TASK TO CARRY OUT
Output only this range of the data below: the line that contains "United States, site archbold_FL-11." through the final line, both ends included, each retyped exactly.

[Saved data entries]
__________
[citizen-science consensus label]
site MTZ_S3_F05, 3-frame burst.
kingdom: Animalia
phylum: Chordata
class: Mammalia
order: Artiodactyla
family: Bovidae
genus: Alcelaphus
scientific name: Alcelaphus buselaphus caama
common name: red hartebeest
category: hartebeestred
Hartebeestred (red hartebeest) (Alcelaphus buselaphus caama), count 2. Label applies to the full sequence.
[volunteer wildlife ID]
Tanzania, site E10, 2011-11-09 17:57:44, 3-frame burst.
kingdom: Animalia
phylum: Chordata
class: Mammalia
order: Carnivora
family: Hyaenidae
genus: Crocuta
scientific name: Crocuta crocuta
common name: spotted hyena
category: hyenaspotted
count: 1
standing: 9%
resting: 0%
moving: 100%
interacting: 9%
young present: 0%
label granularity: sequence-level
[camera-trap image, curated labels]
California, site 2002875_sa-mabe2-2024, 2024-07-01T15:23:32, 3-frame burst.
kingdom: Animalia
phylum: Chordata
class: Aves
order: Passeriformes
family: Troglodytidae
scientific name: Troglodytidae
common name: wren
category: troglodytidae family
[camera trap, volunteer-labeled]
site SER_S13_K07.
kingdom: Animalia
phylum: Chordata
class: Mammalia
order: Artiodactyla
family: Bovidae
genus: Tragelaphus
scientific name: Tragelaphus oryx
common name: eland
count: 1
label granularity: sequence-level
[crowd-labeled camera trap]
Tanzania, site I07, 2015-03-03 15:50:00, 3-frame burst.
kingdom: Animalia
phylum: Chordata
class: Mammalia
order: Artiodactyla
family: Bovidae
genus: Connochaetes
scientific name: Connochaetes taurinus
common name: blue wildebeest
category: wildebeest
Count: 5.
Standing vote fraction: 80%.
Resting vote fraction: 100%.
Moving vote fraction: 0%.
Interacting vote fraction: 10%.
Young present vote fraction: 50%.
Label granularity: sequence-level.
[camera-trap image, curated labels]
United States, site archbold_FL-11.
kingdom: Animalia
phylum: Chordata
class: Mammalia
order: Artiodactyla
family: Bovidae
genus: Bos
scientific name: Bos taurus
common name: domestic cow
__________
RESPONSE TO THIS TASK
United States, site archbold_FL-11.
kingdom: Animalia
phylum: Chordata
class: Mammalia
order: Artiodactyla
family: Bovidae
genus: Bos
scientific name: Bos taurus
common name: domestic cow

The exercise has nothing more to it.